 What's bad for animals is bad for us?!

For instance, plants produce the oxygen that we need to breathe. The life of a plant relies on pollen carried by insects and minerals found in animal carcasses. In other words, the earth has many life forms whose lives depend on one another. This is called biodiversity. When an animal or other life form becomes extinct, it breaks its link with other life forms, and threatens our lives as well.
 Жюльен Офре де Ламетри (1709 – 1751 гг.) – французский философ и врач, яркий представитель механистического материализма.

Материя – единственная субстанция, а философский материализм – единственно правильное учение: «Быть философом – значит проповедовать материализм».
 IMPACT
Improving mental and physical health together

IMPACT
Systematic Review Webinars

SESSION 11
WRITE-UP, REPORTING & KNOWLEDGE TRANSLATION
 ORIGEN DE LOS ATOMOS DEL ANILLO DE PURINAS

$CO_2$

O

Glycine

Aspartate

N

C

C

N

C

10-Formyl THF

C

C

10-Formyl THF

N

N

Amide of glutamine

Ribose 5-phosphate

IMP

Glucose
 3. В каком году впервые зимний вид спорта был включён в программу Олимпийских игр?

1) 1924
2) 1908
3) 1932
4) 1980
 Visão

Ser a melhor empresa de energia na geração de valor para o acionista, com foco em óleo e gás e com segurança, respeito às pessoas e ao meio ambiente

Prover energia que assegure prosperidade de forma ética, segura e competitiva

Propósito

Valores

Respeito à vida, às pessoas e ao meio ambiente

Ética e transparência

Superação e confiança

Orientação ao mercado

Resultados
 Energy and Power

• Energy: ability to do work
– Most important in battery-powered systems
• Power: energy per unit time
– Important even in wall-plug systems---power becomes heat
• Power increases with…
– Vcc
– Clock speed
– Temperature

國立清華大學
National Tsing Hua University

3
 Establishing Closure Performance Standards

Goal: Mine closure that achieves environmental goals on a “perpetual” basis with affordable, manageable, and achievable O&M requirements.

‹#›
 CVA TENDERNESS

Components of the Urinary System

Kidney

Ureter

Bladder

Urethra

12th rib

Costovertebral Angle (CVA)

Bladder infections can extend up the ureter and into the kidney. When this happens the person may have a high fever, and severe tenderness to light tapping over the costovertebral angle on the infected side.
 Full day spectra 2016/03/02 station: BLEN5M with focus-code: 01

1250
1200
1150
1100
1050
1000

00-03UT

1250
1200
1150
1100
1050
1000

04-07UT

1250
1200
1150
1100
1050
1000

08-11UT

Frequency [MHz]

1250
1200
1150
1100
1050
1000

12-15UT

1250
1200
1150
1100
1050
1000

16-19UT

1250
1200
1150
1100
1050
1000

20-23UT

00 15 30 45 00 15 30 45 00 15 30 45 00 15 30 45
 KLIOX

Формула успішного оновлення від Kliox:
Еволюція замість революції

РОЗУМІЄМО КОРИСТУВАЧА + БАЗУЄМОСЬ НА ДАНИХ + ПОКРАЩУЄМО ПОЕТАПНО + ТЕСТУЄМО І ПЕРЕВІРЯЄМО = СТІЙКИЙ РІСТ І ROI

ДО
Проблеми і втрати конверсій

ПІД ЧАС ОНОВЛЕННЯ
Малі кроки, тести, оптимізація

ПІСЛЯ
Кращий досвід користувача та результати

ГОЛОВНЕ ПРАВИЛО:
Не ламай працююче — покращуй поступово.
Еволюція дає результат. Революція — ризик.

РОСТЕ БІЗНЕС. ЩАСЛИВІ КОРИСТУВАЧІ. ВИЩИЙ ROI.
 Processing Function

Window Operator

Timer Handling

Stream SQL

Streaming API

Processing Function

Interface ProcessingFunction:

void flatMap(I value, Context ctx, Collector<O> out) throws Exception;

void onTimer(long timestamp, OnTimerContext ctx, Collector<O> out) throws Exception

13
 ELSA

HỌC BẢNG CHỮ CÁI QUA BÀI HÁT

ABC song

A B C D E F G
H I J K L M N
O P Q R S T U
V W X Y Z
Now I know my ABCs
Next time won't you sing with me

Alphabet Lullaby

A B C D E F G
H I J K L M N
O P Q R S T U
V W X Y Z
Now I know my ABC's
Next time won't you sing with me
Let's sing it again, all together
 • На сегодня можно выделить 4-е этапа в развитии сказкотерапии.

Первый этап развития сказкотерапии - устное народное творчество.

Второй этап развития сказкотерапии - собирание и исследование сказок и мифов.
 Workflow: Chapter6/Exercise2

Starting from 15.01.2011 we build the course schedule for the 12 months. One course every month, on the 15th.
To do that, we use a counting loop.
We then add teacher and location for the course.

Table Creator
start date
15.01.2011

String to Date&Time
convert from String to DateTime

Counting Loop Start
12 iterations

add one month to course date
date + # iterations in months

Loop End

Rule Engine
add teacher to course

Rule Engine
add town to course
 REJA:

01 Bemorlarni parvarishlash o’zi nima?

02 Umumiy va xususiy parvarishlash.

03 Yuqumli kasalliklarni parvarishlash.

■ ■ ■ ■ ■

• TASK DESCRIPTION: Each line of the listing that includes the word "meio" should be copied out.

• SOLVED PROBLEM:
Ser a melhor empresa de energia na geração de valor para o acionista, com foco em óleo e gás e com segurança, respeito às pessoas e ao meio ambiente
Respeito à vida, às pessoas e ao meio ambiente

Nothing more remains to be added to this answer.